Le poste frontière de Sarpi, avec la Turquie, n’est qu’à une vingtaine de kilomètres de Batoumi. Si la capitale de l’Adjarie est devenue très majoritairement chrétienne, en revanche, les petits villages dans les montagnes adjares n’ont pas encore renié le Prophète. La bourgade de Khulo, à plus de deux heures de route de la mer Noire, compte une mosquée et une madrasa.

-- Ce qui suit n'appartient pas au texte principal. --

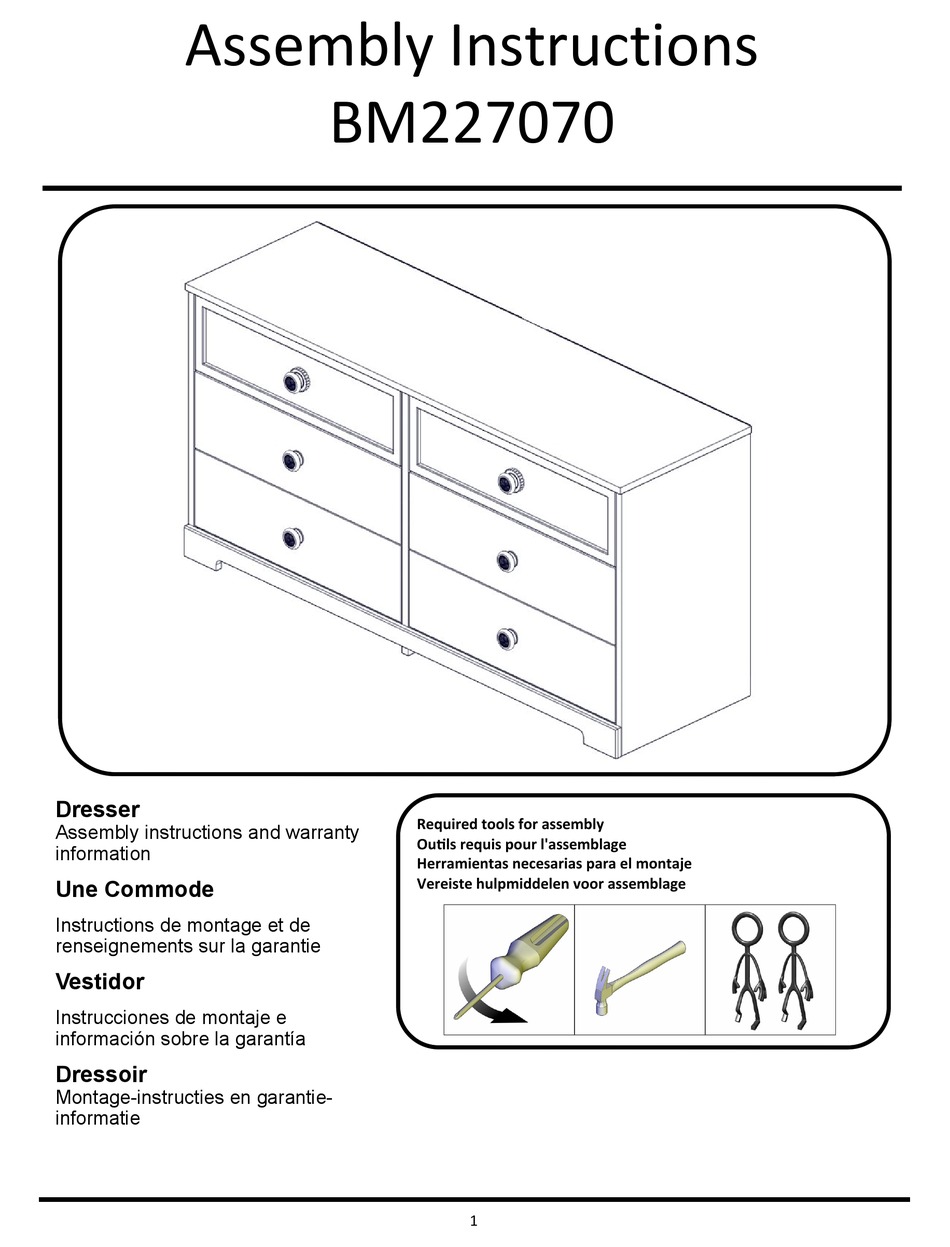 Assembly Instructions
BM227070

Dresser
Assembly instructions and warranty information

Une Commode
Instructions de montage et de renseignements sur la garantie

Vestidor
Instrucciones de montaje e información sobre la garantía

Dressoir
Montage-instructies en garantie-informatie

Required tools for assembly
Outils requis pour l'assemblage
Herramientas necesarias para el montaje
Vereiste hulpmiddelen voor assemblage

1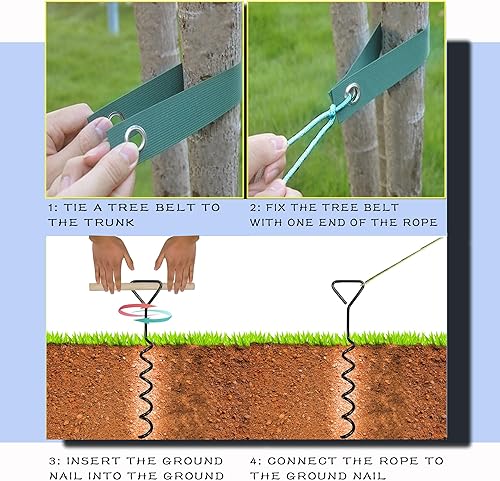 1: TIE A TREE BELT TO THE TRUNK

2: FIX THE TREE BELT WITH ONE END OF THE ROPE

3: INSERT THE GROUND NAIL INTO THE GROUND

4: CONNECT THE ROPE TO THE GROUND NAIL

Certaines personnes âgées continueraient de parler turc nous a-t-on dit, sans que nous puissions le vérifier.

Un Etat national et orthodoxe 
Pour le visiteur venu de l’extérieur, les deux religions paraissent cohabiter sans heurts. Les Adjares vous indiquent sans réticence les chemins de l’église ou de la mosquée la plus proche. Personne n’évoque d’éventuelles persécutions vis-à-vis des religions minoritaires. Toutefois, ces conversions massives restent un sujet tabou. D’autant que les autres musulmans de Géorgie (autour de 10 % de la population) ne paraissent pas adopter aussi rapidement l’orthodoxie. Notamment les Kistines, une ethnie tchétchène, près de la frontière avec la Tchétchénie et le Daghestan, et les chiites de Géorgie orientale, voisine de l’Azerbaïdjan. 

« Il faut comprendre que l’Eglise orthodoxe est un pilier fondamental de notre identité nationale. Dans le passé, nous avons été envahis par tous nos grands voisins, les Perses, les Ottomans, les Russes. S’il n’y avait pas eu le ciment de la religion, il n’y aurait même plus de peuple géorgien », souligne Alina Okkropiridze, ancienne journaliste et traductrice. Après soixante-dix ans d’athéisme d’Etat, au temps de l’URSS, Zviad Gamsakhourdia, le premier président géorgien, a voulu créer un Etat « national et orthodoxe ». Son successeur, Edouard Chevarnadze, ancien ministre des Affaires étrangères de l’URSS, a eu soin « d’annoncer sa conversion à l’orthodoxie, de se faire baptiser et de choisir pour directeur de conscience le patriarche Elie II, à la tête de l’Eglise géorgienne depuis 1977 », rappelle le site suisse Religioscope. 

Démontage d’un minaret 
En clair, depuis deux décennies, le pouvoir, les médias, les partis nationalistes ne cessent de répéter qu’un vrai Géorgien doit être avant tout orthodoxe. Cela suffit-il pour expliquer, comme l’affirme le métropolite Dimitri, « le retour à la foi des ancêtres » des Adjares ? Fin août, dans le district d’Adiguéni, au sud-ouest de la Géorgie, les autorités ont démonté un minaret sous prétexte que les droits de douane n’avaient pas été acquittés pour les matériaux de construction. Des musulmans qui s’opposaient à la destruction de l’édifice ont été arrêtés. « Une façon peu “orthodoxe“ d’agir qui n’a pour finalité que l’exil du peuple musulman », dénonce un site local dans un article intitulé « Géorgie : le minaret de la discorde ».